Mont-Saint-Guibert, Belgium, 27 May 2024, 5:00pm CET – BioSenic (Euronext Brussels and Paris: BIOS), the clinical-stage company specializing in serious autoimmune and inflammatory diseases and cell therapy announces today that it has obtained a positive vote of its creditors on its restructuration Plan within the request referred to in Article XX 83/26 ELC within the Enterprise Court of Nivelles. The Plan provides for differentiated treatment of creditors by class. Creditors have been asked to express their vote on the said Plan in front of the Court, with the following main points:

  • The plan does not affect the recent financing provided through the convertible bond facilities.
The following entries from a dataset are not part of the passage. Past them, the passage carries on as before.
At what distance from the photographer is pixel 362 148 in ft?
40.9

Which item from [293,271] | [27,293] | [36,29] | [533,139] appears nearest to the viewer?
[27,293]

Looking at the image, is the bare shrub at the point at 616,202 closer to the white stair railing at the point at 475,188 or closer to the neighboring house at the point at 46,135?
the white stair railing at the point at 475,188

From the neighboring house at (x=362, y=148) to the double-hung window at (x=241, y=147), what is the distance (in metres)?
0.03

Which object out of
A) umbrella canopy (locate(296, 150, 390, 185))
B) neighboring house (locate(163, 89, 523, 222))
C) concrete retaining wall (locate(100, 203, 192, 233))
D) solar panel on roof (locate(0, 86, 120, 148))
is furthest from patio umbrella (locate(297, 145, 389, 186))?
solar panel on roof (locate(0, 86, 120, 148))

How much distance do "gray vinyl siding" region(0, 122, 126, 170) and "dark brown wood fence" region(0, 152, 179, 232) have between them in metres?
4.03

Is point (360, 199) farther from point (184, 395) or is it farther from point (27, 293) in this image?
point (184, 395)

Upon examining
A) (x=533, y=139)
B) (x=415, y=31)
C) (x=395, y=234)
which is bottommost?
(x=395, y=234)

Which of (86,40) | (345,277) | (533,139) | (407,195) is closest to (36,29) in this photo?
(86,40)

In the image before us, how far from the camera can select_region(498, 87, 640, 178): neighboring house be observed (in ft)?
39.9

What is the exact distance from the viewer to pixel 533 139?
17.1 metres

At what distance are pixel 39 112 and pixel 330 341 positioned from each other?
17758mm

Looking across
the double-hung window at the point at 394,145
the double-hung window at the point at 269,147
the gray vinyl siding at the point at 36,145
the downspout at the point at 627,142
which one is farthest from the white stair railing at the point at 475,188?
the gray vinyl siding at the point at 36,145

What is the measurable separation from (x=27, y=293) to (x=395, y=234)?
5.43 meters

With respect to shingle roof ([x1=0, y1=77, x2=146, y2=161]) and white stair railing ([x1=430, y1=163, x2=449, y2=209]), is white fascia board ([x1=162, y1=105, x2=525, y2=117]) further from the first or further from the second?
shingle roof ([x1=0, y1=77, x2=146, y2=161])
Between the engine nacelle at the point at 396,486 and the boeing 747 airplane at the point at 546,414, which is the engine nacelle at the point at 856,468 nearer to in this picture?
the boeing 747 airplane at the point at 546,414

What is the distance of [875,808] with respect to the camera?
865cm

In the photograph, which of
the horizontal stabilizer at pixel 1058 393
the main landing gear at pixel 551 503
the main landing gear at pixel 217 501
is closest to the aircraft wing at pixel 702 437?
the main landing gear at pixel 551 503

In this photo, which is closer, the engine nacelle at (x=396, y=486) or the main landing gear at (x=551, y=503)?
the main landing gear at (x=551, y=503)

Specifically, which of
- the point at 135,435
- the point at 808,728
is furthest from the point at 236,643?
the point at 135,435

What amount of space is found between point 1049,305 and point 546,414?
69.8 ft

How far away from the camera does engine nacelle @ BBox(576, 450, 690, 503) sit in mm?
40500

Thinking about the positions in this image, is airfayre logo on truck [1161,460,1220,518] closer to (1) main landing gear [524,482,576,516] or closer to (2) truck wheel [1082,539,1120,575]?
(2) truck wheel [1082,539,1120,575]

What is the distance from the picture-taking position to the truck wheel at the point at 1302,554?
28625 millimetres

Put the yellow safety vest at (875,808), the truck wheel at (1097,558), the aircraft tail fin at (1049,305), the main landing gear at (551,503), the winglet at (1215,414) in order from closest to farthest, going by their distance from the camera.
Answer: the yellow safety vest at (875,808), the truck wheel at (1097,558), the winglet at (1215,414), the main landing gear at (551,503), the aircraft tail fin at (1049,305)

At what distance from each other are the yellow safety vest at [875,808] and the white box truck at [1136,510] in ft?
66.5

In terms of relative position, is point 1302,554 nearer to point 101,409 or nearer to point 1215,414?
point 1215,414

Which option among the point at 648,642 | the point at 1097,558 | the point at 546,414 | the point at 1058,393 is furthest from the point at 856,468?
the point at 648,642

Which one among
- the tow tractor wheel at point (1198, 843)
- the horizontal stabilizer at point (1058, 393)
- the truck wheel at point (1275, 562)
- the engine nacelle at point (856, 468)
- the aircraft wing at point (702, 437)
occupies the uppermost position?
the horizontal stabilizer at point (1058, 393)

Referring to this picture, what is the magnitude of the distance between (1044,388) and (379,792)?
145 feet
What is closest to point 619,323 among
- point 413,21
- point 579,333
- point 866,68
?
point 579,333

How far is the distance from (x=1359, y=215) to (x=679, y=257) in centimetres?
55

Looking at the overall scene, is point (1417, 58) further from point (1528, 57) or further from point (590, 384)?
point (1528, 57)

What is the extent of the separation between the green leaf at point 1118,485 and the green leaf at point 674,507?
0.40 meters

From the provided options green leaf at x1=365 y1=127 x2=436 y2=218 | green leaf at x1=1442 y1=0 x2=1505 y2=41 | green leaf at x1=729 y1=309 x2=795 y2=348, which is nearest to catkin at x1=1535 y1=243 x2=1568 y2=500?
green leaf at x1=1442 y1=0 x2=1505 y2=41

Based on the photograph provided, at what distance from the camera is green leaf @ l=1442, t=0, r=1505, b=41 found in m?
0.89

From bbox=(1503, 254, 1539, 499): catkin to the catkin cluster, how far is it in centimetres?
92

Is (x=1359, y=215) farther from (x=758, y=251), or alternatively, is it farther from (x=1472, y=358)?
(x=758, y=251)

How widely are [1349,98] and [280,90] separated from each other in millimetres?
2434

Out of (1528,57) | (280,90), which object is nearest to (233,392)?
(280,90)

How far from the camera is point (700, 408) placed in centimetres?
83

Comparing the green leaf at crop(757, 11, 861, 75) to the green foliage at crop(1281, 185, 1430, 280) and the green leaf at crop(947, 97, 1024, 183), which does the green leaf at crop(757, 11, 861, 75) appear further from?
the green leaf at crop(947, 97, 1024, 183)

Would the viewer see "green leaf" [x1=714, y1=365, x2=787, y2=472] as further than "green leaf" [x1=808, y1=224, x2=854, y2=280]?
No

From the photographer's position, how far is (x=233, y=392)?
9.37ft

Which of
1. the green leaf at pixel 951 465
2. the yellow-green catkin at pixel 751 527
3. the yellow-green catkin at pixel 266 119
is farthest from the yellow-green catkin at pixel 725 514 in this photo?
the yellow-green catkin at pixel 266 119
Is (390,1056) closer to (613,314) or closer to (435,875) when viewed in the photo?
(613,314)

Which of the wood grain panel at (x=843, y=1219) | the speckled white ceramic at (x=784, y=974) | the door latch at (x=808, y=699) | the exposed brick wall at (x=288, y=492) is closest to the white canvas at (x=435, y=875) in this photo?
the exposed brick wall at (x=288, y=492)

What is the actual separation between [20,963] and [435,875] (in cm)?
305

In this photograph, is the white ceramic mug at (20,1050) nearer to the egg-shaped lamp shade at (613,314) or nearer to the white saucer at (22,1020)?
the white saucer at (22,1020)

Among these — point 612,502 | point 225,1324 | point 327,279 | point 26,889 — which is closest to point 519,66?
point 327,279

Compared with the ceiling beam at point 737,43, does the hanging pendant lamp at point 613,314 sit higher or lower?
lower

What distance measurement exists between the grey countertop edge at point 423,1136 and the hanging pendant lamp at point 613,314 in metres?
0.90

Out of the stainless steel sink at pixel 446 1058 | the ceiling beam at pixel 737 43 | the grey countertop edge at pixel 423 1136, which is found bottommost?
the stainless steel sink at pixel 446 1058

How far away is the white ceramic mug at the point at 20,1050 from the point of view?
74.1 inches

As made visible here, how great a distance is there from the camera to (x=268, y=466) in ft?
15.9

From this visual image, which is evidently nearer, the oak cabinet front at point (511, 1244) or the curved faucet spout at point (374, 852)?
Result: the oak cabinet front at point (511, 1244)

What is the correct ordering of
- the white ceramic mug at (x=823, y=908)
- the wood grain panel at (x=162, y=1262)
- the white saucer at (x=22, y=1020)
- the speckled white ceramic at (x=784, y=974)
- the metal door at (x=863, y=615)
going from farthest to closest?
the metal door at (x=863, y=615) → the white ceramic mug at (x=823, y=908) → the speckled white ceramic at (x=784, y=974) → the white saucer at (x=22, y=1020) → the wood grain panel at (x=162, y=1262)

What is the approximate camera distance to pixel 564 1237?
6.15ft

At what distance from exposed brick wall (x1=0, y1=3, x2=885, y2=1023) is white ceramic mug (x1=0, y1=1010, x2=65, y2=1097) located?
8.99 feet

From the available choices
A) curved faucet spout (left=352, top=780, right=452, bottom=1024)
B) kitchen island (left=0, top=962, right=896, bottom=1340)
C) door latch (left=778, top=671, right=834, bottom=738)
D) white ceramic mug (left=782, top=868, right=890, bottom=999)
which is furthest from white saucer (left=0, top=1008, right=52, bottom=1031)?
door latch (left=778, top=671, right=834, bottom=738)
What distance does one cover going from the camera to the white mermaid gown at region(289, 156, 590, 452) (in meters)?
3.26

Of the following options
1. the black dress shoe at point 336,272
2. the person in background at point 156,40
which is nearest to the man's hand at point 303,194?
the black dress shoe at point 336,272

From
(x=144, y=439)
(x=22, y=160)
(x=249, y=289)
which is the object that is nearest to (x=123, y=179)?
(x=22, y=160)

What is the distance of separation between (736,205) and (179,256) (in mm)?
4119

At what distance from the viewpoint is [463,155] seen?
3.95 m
  • Some obligators are being offered to replace their outstanding loans granted to BioSenic for a total principal amount of EUR 7.5 million with new convertible bonds to be issued by BioSenic. The convertible bonds would be unsecured and would have a maturity date of 31 December 2030, which could be further extended to 21 December 2032 by BioSenic for up to 24 months depending on its cash balance. An interest rate of 5% per year, payable annually, with an additional non-compounding interest of 3% per year, is added to the principal amount upon conversion or repayment of a convertible bond. Under the judgement, 200,000 outstanding warrants will be cancelled; the plan removes the conditions precedent previously agreed.

  • The plan provides that an outstanding EUR 8 million principal loan will be replaced by new convertible bonds to be issued by BioSenic. The convertible bonds are unsecured and have a maturity date of 31 December 2030, which could be further extended by BioSenic for up to 24 months depending on its cash balance. An interest rate of 5% per year, payable annually, with an additional non-compounding interest of 3% per year will be added to the principal amount upon conversion or repayment of a convertible bond; 800,000 outstanding warrants are also cancelled.

  • Regarding the ordinary creditors, the plan provides for a payment by BioSenic of 5% of each accepted claim on the last day of the 5th year of the plan.

  • Regarding the strategic creditors, the plan provides for 90% over 5 years depending on cash inflows and no later than the last day of the 5th year of the plan.

  • For the accessory employees, the plan provides for 99% immediately.